Nidrâ et Tantra

LES ENTRETIENS DE LA FALAISE VERTE – TRANSCRIPTION D’ENSEIGNEMENT ORAL : 18 Août 2004

CONGRES FIDHY 2006  – André Riehl

Le Tantrisme

Le tantrisme qui atteignit son apogée entre le VI et VIIIème siècle de notre ère, est un courant révolutionnaire dont les enseignements, les tantras, ont influencé toutes les religions et les sectes de l’Inde. Les Āgamashastra, textes tantriques (le terme tantra désigne dans le langage courant n’importe quel ” traité “) ne s’attachent pas à un système de spéculation abstraite. Ils constituent un véritable catalogue de pratiques, les sādhanashastras, ayant pour but la réalisation spirituelle. Ils ont été conçus et adaptés pour l’époque obscurcie du Kali Yuga “l’âge de fer ” où la réalisation la plus haute doit être mise à la portée du plus grand nombre et s’adresser à tous sans distinction de caste ou de sexe.

” Qu’on soit un jeune homme, un homme mûr ou un vieillard, ou même malade ou faible, c’est par la pratique qu’on obtient la Réalisation, si on cultive infatigablement tous les aspects du yoga ” (Hatha Yoga Pradīpikā). L’originalité de la méthode tantrique n’est pas de lutter contre les tendances naturelles et les instincts élémentaires de l’homme, mais de les utiliser en vue de les transcender et d’inverser la tendance égocentrique vers l’ouverture d’une conscience infinie. Tous les aspects et toutes les fonctions de la vie quotidienne sont mis à profit pour atteindre la Libération. Le monde cesse d’être une illusion pour revêtir comme au temps des Veda un aspect bien réel. La manifestation se déploie par la puissance de Shakti, l’énergie divine, qui crée et anime le monde des formes et du vivant. Le corps, les sens, la pensée, alliés à la discipline deviennent des modes d’action pour atteindre la vérité cachée en nous-même ; car c’est en retournant vers son centre que l’homme entrera en contact avec la réalité cosmique, puis avec la Pure conscience (Shiva) dont la nature n’est pas différente de la sienne.

※

▶ [CONSIGNE DONNÉE A]
Reproduisez intégralement le texte sur le tantrisme, s'il vous plaît.
Le texte sur le tantrisme n'a aucun lien avec la liste qui suit.

Données de raisonnement spatial
※

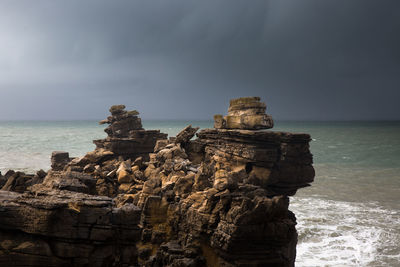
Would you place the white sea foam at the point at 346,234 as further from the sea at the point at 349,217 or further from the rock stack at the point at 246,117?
the rock stack at the point at 246,117

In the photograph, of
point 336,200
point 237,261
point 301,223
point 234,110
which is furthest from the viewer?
point 336,200

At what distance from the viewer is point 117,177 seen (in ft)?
59.5

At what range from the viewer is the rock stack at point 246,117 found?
18.1 metres

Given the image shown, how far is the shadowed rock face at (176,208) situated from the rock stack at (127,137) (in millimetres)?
1614

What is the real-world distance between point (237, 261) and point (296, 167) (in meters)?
7.59

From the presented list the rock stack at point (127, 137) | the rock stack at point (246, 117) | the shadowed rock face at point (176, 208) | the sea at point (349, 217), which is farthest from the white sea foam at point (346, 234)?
the rock stack at point (127, 137)

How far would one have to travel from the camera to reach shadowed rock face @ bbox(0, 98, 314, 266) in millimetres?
8820

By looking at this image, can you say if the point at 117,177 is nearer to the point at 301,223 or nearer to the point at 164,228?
the point at 164,228

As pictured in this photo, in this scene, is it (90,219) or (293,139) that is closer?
(90,219)

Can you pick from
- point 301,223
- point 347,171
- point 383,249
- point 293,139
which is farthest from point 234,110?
point 347,171

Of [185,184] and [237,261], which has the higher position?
[185,184]

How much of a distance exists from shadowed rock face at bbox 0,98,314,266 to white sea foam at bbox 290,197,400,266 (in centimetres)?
648

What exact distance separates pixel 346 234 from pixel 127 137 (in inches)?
741

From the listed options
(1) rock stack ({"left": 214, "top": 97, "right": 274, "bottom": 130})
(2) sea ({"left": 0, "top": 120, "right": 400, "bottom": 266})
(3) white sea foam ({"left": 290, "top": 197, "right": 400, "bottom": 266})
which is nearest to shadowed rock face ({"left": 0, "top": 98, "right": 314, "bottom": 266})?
(1) rock stack ({"left": 214, "top": 97, "right": 274, "bottom": 130})
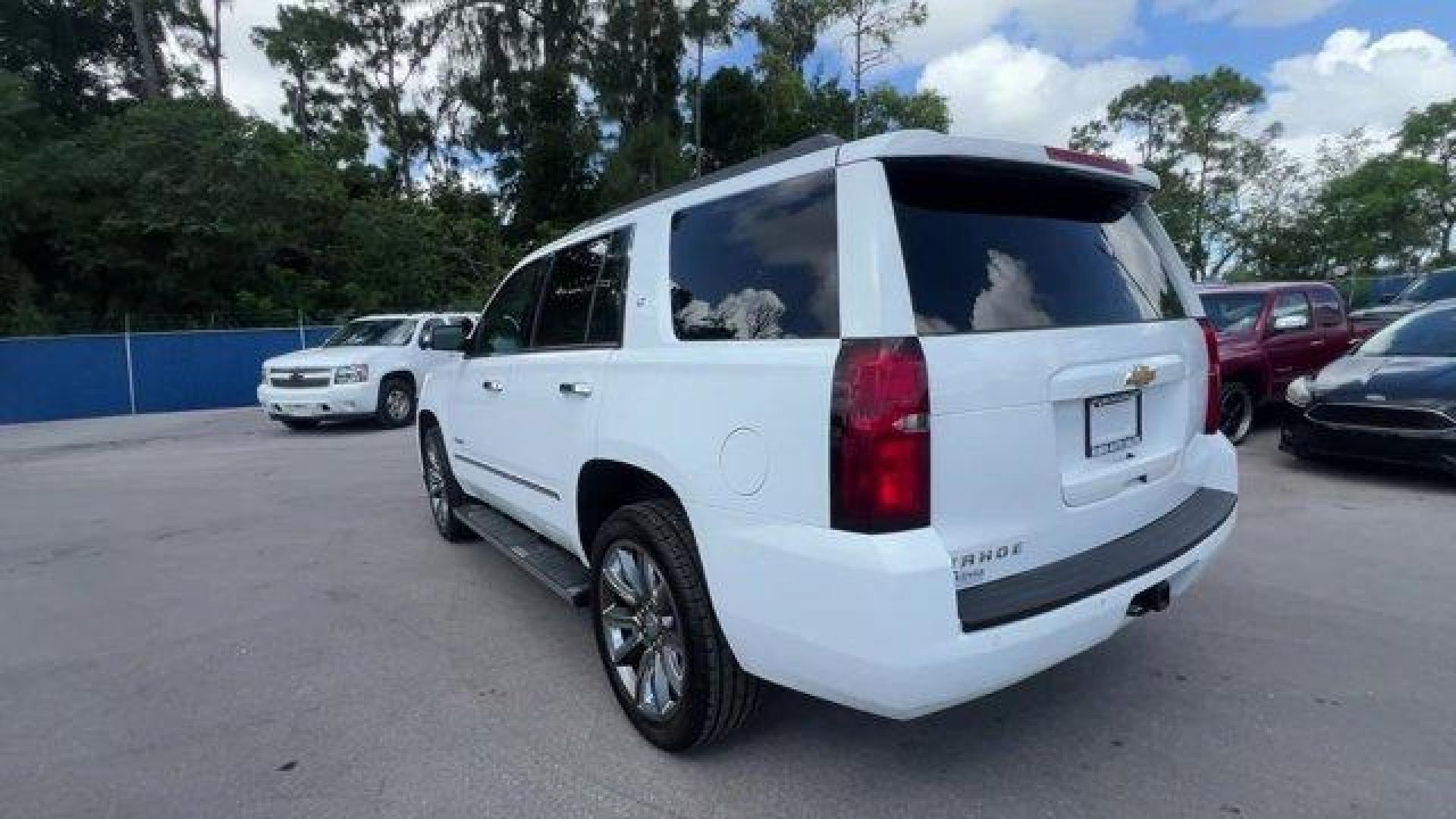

※

▶ [CONSIGNE DONNÉE B]
Transcrivez en liste JSON de chaînes les lignes de la liste allant de celle qui contient « How far would » jusqu'à la fin de la liste, bornes incluses, à raison d'une chaîne par ligne et sans les lignes vides. Laissez les images de côté dans la réponse.

▶ [SOLUTION A]
Nidrâ et Tantra

LES ENTRETIENS DE LA FALAISE VERTE – TRANSCRIPTION D’ENSEIGNEMENT ORAL : 18 Août 2004

CONGRES FIDHY 2006  – André Riehl

Le Tantrisme

Le tantrisme qui atteignit son apogée entre le VI et VIIIème siècle de notre ère, est un courant révolutionnaire dont les enseignements, les tantras, ont influencé toutes les religions et les sectes de l’Inde. Les Āgamashastra, textes tantriques (le terme tantra désigne dans le langage courant n’importe quel ” traité “) ne s’attachent pas à un système de spéculation abstraite. Ils constituent un véritable catalogue de pratiques, les sādhanashastras, ayant pour but la réalisation spirituelle. Ils ont été conçus et adaptés pour l’époque obscurcie du Kali Yuga “l’âge de fer ” où la réalisation la plus haute doit être mise à la portée du plus grand nombre et s’adresser à tous sans distinction de caste ou de sexe.

” Qu’on soit un jeune homme, un homme mûr ou un vieillard, ou même malade ou faible, c’est par la pratique qu’on obtient la Réalisation, si on cultive infatigablement tous les aspects du yoga ” (Hatha Yoga Pradīpikā). L’originalité de la méthode tantrique n’est pas de lutter contre les tendances naturelles et les instincts élémentaires de l’homme, mais de les utiliser en vue de les transcender et d’inverser la tendance égocentrique vers l’ouverture d’une conscience infinie. Tous les aspects et toutes les fonctions de la vie quotidienne sont mis à profit pour atteindre la Libération. Le monde cesse d’être une illusion pour revêtir comme au temps des Veda un aspect bien réel. La manifestation se déploie par la puissance de Shakti, l’énergie divine, qui crée et anime le monde des formes et du vivant. Le corps, les sens, la pensée, alliés à la discipline deviennent des modes d’action pour atteindre la vérité cachée en nous-même ; car c’est en retournant vers son centre que l’homme entrera en contact avec la réalité cosmique, puis avec la Pure conscience (Shiva) dont la nature n’est pas différente de la sienne.

▶ [SOLUTION B]
[
  "How far would one have to travel from the camera to reach shadowed rock face @ bbox(0, 98, 314, 266) in millimetres?",
  "8820",
  "By looking at this image, can you say if the point at 117,177 is nearer to the point at 301,223 or nearer to the point at 164,228?",
  "the point at 164,228",
  "As pictured in this photo, in this scene, is it (90,219) or (293,139) that is closer?",
  "(90,219)",
  "Can you pick from",
  "- point 301,223",
  "- point 347,171",
  "- point 383,249",
  "- point 293,139",
  "which is farthest from point 234,110?",
  "point 347,171",
  "Of [185,184] and [237,261], which has the higher position?",
  "[185,184]",
  "How much of a distance exists from shadowed rock face at bbox 0,98,314,266 to white sea foam at bbox 290,197,400,266 (in centimetres)?",
  "648",
  "What exact distance separates pixel 346 234 from pixel 127 137 (in inches)?",
  "741",
  "From the listed options",
  "(1) rock stack ({\"left\": 214, \"top\": 97, \"right\": 274, \"bottom\": 130})",
  "(2) sea ({\"left\": 0, \"top\": 120, \"right\": 400, \"bottom\": 266})",
  "(3) white sea foam ({\"left\": 290, \"top\": 197, \"right\": 400, \"bottom\": 266})",
  "which is nearest to shadowed rock face ({\"left\": 0, \"top\": 98, \"right\": 314, \"bottom\": 266})?",
  "(1) rock stack ({\"left\": 214, \"top\": 97, \"right\": 274, \"bottom\": 130})"
]